- _KUTIPAN_:
========

Sebuah keluarga Belanda berfoto bersama sajian Rijsttafel, 1920
Keluarga C.H. Japing bersama Bibi Jet dan Paman Jan Breeman dalam
sebuah acara Rijsttafel, Mei 1936
Contoh sajian Rijsttafel dalam sebuah keluarga Belanda, 1880-an
Oleh: Naufal Harits
Jika berbicara mengenai kuliner pada masa Nederlands-Indie rasanya kurang lengkap tanpa membicarakan sebuah penyajian makanan yang satu ini. Dapat dikatakan penyajian makanan ini adalah sesuatu yang tidak biasa namun menarik pada masa itu. Bagaimana tidak, makanan yang disajikan adalah makanan Indonesia tetapi yang menyantapnya adalah orang-orang Belanda. Penyajian kuliner Indonesia sebagai santapan orang Belanda ini dinamakan dinamakan Rijsttafel.
Di Indonesia, kini Rijsttafel sulit untuk dijumpai. Justru di Belanda, Rijsttafel sering ditemukan di berbagai rumah makan.
Rijsttafel merupakan istilah dari bahasa Belanda yang artinya "meja nasi". Rijsttafel adalah cara penyajian makanan secara berurutan dengan berbagai pilihan kuliner khas Nusantara. Cara penyajian semacam ini berkembang pada masa Nederlands-Indie dengan cara memadukan tata perjamuan resmi ala Eropa dengan kebiasaan
makanan penduduk lokal Nederlands-Indie yang mengkonsumsi nasi sebagai makanan pokok.
makanan penduduk lokal Nederlands-Indie yang mengkonsumsi nasi sebagai makanan pokok.
Rijsttafel sebenarnya adalah konsep penyajian makanan lengkap dengan standar Eropa, yang diawali dengan makanan pembuka, lalu kemudian makanan utama, yang diakhiri dengan makanan penutup.

========

- _BARIS YANG DISEDIAKAN_:
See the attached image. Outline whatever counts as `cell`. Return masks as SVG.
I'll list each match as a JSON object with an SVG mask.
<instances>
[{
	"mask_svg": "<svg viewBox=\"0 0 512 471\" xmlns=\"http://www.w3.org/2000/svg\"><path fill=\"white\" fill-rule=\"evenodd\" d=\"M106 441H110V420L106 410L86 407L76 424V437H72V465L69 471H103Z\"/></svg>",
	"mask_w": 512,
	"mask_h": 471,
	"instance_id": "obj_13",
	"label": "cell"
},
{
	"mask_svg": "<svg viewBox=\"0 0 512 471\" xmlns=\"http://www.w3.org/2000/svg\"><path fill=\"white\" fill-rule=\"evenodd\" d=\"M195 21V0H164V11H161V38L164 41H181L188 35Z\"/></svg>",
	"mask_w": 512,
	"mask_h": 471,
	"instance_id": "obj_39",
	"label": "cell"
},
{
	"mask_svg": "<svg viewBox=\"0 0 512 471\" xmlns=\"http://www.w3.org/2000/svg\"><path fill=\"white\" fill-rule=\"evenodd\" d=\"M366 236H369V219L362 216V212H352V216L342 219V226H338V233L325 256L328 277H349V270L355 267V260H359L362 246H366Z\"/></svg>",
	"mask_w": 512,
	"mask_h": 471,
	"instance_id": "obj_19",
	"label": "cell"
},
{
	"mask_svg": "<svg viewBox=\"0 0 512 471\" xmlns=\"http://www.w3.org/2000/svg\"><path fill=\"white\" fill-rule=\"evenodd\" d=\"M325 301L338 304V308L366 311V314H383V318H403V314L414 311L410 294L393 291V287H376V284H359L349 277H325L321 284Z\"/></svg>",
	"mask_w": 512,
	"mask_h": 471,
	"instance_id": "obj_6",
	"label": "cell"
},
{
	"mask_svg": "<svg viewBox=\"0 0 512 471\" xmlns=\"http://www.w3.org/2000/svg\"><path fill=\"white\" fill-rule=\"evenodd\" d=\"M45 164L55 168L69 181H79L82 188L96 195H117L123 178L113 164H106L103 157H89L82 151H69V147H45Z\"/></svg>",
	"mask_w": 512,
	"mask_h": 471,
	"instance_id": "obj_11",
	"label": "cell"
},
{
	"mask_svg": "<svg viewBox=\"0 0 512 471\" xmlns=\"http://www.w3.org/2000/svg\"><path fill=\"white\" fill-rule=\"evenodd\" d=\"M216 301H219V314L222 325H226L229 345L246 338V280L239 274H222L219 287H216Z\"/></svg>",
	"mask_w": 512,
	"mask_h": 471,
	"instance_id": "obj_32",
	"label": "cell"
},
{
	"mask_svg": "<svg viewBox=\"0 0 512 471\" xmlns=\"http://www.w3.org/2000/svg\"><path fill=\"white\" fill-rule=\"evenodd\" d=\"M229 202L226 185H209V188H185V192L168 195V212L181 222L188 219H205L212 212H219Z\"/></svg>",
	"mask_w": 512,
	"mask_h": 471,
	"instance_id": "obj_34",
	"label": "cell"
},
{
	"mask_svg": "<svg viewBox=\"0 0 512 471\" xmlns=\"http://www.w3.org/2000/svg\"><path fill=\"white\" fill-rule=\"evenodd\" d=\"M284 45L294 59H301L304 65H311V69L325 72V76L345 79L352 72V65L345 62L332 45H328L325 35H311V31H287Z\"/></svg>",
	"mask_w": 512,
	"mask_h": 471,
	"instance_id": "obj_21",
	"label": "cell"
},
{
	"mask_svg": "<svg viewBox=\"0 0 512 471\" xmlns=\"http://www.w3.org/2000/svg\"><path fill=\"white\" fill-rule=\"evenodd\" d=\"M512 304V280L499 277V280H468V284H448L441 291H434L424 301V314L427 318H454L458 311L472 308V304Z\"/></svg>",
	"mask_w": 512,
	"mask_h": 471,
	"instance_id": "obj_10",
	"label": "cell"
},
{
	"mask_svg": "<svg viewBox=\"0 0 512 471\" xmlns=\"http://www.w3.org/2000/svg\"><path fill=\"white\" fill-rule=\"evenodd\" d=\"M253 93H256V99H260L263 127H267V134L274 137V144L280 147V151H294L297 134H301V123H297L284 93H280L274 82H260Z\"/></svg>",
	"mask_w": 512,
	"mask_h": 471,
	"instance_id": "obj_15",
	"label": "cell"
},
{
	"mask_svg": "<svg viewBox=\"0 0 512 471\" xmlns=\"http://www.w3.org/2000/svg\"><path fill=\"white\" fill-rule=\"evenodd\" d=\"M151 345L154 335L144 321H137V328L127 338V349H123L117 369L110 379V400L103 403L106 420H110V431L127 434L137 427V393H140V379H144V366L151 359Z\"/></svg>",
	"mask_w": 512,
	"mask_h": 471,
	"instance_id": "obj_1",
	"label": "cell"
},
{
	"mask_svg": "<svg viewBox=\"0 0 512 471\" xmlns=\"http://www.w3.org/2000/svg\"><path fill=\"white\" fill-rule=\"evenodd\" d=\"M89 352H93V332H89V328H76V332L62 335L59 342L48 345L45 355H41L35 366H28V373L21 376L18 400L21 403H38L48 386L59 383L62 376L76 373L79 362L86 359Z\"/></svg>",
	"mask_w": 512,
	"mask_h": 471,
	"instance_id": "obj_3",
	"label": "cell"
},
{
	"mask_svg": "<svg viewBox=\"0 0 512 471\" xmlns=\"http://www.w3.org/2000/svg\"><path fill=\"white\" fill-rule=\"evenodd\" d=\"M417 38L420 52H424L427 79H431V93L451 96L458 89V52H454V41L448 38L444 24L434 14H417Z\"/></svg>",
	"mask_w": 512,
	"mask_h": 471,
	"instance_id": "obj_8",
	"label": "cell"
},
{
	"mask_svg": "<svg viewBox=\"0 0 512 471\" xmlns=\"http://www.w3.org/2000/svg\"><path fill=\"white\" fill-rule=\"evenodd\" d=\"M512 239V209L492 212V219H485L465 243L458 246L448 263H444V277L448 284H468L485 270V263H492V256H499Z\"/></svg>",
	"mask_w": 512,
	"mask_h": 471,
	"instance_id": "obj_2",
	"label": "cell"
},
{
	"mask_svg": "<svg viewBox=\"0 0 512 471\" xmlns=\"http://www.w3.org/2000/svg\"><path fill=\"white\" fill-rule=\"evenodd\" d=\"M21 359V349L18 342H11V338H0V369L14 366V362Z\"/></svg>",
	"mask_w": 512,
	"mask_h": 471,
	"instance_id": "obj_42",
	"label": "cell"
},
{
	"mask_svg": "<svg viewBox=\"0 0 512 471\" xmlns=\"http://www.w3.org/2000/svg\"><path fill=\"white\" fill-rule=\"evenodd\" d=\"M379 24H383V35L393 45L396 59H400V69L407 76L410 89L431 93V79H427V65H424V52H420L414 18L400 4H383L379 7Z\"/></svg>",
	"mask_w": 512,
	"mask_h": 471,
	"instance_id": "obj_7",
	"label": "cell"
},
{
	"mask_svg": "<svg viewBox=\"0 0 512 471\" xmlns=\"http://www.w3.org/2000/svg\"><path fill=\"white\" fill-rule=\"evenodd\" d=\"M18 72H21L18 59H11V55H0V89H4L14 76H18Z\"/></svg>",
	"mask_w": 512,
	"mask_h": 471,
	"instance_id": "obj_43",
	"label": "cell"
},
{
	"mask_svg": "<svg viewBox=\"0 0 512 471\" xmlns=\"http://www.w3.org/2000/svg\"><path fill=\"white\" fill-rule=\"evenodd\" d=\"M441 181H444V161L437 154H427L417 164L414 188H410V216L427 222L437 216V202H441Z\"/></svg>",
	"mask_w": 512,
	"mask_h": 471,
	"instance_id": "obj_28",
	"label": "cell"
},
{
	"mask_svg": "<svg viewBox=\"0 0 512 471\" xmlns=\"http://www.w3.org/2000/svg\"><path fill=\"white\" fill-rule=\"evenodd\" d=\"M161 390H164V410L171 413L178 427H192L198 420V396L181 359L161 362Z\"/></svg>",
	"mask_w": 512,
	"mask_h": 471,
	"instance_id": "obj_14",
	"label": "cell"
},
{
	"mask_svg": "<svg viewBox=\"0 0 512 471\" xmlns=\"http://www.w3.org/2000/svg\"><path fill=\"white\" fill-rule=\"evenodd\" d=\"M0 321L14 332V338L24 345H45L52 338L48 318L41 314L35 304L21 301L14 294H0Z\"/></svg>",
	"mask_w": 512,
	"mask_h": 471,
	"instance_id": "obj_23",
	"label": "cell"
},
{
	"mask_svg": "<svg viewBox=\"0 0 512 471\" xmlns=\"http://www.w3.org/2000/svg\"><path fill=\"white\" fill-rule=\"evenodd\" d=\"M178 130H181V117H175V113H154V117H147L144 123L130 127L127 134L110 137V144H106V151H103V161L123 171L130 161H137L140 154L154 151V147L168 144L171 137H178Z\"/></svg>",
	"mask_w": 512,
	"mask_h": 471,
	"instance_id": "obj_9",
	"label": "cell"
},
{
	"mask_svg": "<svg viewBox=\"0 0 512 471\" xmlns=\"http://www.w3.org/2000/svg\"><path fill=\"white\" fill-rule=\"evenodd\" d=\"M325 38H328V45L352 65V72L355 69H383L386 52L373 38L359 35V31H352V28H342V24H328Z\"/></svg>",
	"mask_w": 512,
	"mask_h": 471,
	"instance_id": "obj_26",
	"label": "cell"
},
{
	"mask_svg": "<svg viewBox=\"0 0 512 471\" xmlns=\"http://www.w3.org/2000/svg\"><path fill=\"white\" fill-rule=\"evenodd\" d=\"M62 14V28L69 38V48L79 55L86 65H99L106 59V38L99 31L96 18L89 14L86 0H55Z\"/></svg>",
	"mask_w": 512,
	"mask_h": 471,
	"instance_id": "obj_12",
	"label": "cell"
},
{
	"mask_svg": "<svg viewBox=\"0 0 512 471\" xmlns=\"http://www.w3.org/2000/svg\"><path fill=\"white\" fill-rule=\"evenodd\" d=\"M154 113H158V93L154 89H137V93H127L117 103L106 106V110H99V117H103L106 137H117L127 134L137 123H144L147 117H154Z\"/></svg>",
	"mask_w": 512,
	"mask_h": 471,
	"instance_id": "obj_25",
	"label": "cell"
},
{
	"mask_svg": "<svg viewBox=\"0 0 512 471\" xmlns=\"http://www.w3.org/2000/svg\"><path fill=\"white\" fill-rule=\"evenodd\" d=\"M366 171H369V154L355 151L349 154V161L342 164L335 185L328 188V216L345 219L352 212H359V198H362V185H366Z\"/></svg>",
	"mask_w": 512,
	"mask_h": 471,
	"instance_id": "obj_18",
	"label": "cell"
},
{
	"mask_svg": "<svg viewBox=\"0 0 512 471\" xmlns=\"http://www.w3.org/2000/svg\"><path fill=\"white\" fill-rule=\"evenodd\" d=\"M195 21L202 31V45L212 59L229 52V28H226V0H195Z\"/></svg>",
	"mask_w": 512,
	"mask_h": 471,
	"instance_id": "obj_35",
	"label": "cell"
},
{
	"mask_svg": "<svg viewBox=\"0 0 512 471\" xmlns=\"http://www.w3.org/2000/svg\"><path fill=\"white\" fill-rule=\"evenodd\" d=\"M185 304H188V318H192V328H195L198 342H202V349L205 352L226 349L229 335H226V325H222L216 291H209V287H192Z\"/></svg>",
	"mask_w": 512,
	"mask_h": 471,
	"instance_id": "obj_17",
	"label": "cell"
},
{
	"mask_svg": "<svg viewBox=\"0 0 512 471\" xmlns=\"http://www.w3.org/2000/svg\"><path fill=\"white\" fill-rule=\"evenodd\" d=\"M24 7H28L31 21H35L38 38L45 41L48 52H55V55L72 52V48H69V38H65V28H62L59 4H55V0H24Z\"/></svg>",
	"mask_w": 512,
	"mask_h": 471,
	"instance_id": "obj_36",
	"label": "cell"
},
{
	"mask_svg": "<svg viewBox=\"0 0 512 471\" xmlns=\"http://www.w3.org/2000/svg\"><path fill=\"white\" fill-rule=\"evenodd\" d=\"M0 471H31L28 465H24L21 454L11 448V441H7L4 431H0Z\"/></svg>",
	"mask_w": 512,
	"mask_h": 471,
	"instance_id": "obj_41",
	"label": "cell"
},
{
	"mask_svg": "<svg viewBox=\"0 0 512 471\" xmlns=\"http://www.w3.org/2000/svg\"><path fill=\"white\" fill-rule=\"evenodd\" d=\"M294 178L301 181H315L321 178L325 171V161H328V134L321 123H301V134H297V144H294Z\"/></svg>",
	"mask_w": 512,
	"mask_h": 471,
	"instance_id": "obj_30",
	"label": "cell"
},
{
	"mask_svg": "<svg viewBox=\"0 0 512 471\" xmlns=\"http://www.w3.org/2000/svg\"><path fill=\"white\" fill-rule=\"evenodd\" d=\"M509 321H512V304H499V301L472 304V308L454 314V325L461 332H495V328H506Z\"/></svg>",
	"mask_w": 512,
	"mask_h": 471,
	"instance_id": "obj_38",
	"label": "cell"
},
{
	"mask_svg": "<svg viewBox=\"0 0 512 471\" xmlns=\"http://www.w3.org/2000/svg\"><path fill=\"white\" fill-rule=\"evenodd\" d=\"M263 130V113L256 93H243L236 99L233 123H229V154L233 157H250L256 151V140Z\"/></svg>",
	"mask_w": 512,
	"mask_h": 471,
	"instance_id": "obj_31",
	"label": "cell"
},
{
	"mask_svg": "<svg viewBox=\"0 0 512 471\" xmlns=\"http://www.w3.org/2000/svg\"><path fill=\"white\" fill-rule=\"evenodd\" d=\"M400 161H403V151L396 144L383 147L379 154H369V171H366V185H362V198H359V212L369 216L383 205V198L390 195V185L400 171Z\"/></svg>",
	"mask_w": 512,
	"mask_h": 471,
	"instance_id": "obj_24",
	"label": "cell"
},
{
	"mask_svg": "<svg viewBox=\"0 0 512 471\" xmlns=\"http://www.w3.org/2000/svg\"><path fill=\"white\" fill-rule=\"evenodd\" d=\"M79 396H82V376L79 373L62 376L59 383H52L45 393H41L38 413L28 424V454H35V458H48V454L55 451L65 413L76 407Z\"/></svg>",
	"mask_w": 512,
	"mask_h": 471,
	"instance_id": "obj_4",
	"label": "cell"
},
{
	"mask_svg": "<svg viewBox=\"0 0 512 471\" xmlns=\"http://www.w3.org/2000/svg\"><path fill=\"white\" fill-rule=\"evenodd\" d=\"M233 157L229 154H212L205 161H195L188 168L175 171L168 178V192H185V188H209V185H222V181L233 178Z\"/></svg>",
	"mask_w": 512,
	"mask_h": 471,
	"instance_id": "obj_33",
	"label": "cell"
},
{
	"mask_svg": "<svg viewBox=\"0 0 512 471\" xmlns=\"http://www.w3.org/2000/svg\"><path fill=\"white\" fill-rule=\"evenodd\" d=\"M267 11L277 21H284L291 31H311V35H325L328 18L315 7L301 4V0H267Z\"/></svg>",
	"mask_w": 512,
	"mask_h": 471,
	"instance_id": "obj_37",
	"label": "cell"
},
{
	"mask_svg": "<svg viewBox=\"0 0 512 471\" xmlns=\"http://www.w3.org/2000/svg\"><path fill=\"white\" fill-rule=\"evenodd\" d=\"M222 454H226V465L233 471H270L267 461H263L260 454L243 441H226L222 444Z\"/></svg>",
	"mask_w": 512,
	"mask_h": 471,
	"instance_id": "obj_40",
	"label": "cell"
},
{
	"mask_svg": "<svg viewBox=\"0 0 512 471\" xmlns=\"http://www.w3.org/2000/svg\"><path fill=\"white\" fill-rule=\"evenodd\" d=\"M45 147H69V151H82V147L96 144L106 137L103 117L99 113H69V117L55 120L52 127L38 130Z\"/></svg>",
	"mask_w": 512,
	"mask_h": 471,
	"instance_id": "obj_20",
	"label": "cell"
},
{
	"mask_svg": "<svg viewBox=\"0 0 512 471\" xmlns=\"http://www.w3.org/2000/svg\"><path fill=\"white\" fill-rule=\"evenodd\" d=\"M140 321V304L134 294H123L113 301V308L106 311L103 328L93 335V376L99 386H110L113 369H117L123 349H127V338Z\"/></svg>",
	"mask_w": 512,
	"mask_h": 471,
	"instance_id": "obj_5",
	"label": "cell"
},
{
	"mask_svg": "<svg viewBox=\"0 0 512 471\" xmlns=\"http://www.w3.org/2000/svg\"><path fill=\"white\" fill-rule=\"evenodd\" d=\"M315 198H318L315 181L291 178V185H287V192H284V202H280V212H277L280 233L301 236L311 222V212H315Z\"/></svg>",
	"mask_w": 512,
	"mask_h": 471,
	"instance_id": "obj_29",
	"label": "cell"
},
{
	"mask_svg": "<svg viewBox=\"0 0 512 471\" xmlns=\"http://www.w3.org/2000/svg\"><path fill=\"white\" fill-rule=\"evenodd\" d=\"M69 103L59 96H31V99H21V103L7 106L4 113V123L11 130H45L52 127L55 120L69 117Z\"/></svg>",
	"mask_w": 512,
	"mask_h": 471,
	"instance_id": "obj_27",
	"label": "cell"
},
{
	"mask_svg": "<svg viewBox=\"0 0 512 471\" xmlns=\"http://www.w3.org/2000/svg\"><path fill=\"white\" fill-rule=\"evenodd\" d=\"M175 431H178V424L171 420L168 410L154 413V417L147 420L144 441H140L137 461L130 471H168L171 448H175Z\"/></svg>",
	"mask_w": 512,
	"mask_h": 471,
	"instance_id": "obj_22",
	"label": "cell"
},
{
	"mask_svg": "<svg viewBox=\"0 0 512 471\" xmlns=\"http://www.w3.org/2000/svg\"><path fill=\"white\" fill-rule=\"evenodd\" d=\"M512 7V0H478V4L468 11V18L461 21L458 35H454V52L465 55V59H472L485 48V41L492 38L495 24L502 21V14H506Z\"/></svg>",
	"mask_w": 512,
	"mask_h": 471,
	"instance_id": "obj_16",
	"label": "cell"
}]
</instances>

========

- _TUGAS YANG DIKERJAKAN_:
a – Tentukan apakah setiap pernyataan berikut sesuai dengan kutipan tentang Rijsttafel: (i) Rijsttafel berarti "meja nasi"; (ii) kini Rijsttafel mudah dijumpai di Indonesia; (iii) Rijsttafel diawali dengan makanan utama. Jawab ya atau tidak untuk masing-masing, disertai kutipan kata-kata dari teks yang menjadi penentunya.
b – Teruskan kutipan tentang Rijsttafel mulai dari bagian tempat teks itu berhenti.

- _JAWABAN TIAP TUGAS_:
a –
(i) Ya: "Rijsttafel merupakan istilah dari bahasa Belanda yang artinya "meja nasi"."
(ii) Tidak: "Di Indonesia, kini Rijsttafel sulit untuk dijumpai."
(iii) Tidak: "yang diawali dengan makanan pembuka"

b –
Adapun beberapa makanan yang disajikan adalah Nasi, Ayam Besengek, Sambal Goreng Ati, Gulai Daging, aneka Sate, aneka Acar, Sambal dan Kerupuk. Jumlahnya beragam mulai dari sekitar 10 jenis, bahkan bisa sampai 40 jenis hidangan. Terkadang makanan khas Tionghoa Indonesia seperti lumpia dan bakmi, ataupun makanan yang masih dipengaruhi Eropa seperti semur daging.
Pada
masa kolonial, versi jamuan resmi rijsttafel paling mewah terdiri atas iring-iringan
para pelayan berbusana resmi (kain kebaya untuk pelayan wanita atau beskap,
blangkon, bersarung kain batik untuk pelayan pria), secara khidmat dan resmi
menyajikan belasan hingga puluhan piring berisi berbagai macam hidangan ke meja
makan di mana para tamu perjamuan duduk. Sajian pertama adalah nasi putih
kadang berbentuk tumpeng kecil di sajikan di piring tamu, kemudian
satu per satu pelayan datang membawa beraneka macam hidangan yang terdiri atas
lauk-pauk, sayuran, gorengan, sambal dan kerupuk. Hidangan ini ditawarkan dan
disajikan kepada para tamu perjamuan yang mengambil sendiri hidangan ini dari
piring yang dibawa pelayan. Iring-iringan pelayan ini datang silih berganti
membawa aneka hidangan. Versi penyajian yang lain hanya menyajikan nasi putih
di tengah, dikelilingi piring-piring berisi aneka hidangan, mirip dengan sajian
prasmanan masa kini.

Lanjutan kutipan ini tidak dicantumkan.